**The task:** Please put the lines below into a JSON list of strings, with one string for each line and any blank lines left out.

**Source material:**
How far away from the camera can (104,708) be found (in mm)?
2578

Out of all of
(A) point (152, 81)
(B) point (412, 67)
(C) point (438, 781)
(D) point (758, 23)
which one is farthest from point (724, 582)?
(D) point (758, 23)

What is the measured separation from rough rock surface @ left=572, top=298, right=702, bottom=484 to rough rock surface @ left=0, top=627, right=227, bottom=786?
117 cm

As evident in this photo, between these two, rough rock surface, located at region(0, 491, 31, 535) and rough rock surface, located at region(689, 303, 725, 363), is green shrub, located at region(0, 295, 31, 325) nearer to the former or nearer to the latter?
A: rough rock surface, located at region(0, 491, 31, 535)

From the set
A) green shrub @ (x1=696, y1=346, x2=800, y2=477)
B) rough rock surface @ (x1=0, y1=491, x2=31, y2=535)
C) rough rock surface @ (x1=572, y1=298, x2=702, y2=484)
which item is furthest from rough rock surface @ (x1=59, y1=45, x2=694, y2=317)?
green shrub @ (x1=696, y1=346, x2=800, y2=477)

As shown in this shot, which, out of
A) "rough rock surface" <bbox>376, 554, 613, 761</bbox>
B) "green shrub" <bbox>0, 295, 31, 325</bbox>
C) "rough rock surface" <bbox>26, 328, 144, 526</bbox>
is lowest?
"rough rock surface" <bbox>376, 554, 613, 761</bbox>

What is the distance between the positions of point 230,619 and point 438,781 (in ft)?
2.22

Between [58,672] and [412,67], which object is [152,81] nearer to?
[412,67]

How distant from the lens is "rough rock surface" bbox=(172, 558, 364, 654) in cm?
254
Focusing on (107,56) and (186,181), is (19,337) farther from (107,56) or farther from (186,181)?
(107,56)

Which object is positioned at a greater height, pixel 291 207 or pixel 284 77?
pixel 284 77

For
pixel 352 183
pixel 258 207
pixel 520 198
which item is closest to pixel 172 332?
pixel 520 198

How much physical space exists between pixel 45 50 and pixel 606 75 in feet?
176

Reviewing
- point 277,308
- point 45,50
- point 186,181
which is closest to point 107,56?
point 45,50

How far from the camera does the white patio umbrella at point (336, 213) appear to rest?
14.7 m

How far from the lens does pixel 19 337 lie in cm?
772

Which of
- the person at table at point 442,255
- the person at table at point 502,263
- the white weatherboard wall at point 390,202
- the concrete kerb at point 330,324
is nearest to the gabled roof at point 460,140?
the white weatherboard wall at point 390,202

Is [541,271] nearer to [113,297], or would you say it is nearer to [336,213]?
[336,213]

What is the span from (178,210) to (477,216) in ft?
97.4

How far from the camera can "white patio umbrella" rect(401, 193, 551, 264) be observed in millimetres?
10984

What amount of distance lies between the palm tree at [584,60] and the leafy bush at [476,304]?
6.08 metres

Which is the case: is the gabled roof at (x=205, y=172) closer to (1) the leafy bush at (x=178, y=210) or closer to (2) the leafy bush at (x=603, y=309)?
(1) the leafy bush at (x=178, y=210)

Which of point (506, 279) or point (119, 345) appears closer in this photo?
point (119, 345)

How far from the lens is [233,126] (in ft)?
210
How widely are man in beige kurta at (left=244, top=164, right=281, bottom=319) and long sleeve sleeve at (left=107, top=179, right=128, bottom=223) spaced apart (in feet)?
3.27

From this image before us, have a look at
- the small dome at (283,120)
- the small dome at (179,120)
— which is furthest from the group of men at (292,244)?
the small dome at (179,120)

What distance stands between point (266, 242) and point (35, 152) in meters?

**Exercise response:**
[
  "How far away from the camera can (104,708) be found (in mm)?",
  "2578",
  "Out of all of",
  "(A) point (152, 81)",
  "(B) point (412, 67)",
  "(C) point (438, 781)",
  "(D) point (758, 23)",
  "which one is farthest from point (724, 582)?",
  "(D) point (758, 23)",
  "What is the measured separation from rough rock surface @ left=572, top=298, right=702, bottom=484 to rough rock surface @ left=0, top=627, right=227, bottom=786?",
  "117 cm",
  "As evident in this photo, between these two, rough rock surface, located at region(0, 491, 31, 535) and rough rock surface, located at region(689, 303, 725, 363), is green shrub, located at region(0, 295, 31, 325) nearer to the former or nearer to the latter?",
  "A: rough rock surface, located at region(0, 491, 31, 535)",
  "From the set",
  "A) green shrub @ (x1=696, y1=346, x2=800, y2=477)",
  "B) rough rock surface @ (x1=0, y1=491, x2=31, y2=535)",
  "C) rough rock surface @ (x1=572, y1=298, x2=702, y2=484)",
  "which item is furthest from rough rock surface @ (x1=59, y1=45, x2=694, y2=317)?",
  "green shrub @ (x1=696, y1=346, x2=800, y2=477)",
  "As shown in this shot, which, out of",
  "A) \"rough rock surface\" <bbox>376, 554, 613, 761</bbox>",
  "B) \"green shrub\" <bbox>0, 295, 31, 325</bbox>",
  "C) \"rough rock surface\" <bbox>26, 328, 144, 526</bbox>",
  "is lowest?",
  "\"rough rock surface\" <bbox>376, 554, 613, 761</bbox>",
  "What is the distance between the positions of point 230,619 and point 438,781 (in ft)?",
  "2.22",
  "Between [58,672] and [412,67], which object is [152,81] nearer to?",
  "[412,67]",
  "How distant from the lens is \"rough rock surface\" bbox=(172, 558, 364, 654) in cm?",
  "254",
  "Focusing on (107,56) and (186,181), is (19,337) farther from (107,56) or farther from (186,181)?",
  "(107,56)",
  "Which object is positioned at a greater height, pixel 291 207 or pixel 284 77?",
  "pixel 284 77",
  "For",
  "pixel 352 183",
  "pixel 258 207",
  "pixel 520 198",
  "which item is closest to pixel 172 332?",
  "pixel 520 198",
  "How much physical space exists between pixel 45 50 and pixel 606 75 in feet?",
  "176",
  "Reviewing",
  "- point 277,308",
  "- point 45,50",
  "- point 186,181",
  "which is closest to point 107,56?",
  "point 45,50",
  "How far from the camera does the white patio umbrella at point (336, 213) appear to rest?",
  "14.7 m",
  "How far from the lens does pixel 19 337 lie in cm?",
  "772",
  "Which of",
  "- the person at table at point 442,255",
  "- the person at table at point 502,263",
  "- the white weatherboard wall at point 390,202",
  "- the concrete kerb at point 330,324",
  "is nearest to the gabled roof at point 460,140?",
  "the white weatherboard wall at point 390,202",
  "Is [541,271] nearer to [113,297], or would you say it is nearer to [336,213]?",
  "[336,213]",
  "What is the span from (178,210) to (477,216) in ft?",
  "97.4",
  "How far from the camera can \"white patio umbrella\" rect(401, 193, 551, 264) be observed in millimetres?",
  "10984",
  "What amount of distance lies between the palm tree at [584,60] and the leafy bush at [476,304]?",
  "6.08 metres",
  "Which is the case: is the gabled roof at (x=205, y=172) closer to (1) the leafy bush at (x=178, y=210) or closer to (2) the leafy bush at (x=603, y=309)?",
  "(1) the leafy bush at (x=178, y=210)",
  "Which of point (506, 279) or point (119, 345) appears closer in this photo?",
  "point (119, 345)",
  "How far from the lens is [233,126] (in ft)?",
  "210",
  "How widely are man in beige kurta at (left=244, top=164, right=281, bottom=319) and long sleeve sleeve at (left=107, top=179, right=128, bottom=223) spaced apart (in feet)?",
  "3.27",
  "From this image before us, have a look at",
  "- the small dome at (283,120)",
  "- the small dome at (179,120)",
  "— which is furthest from the group of men at (292,244)?",
  "the small dome at (179,120)",
  "What distance stands between point (266, 242) and point (35, 152) in meters?"
]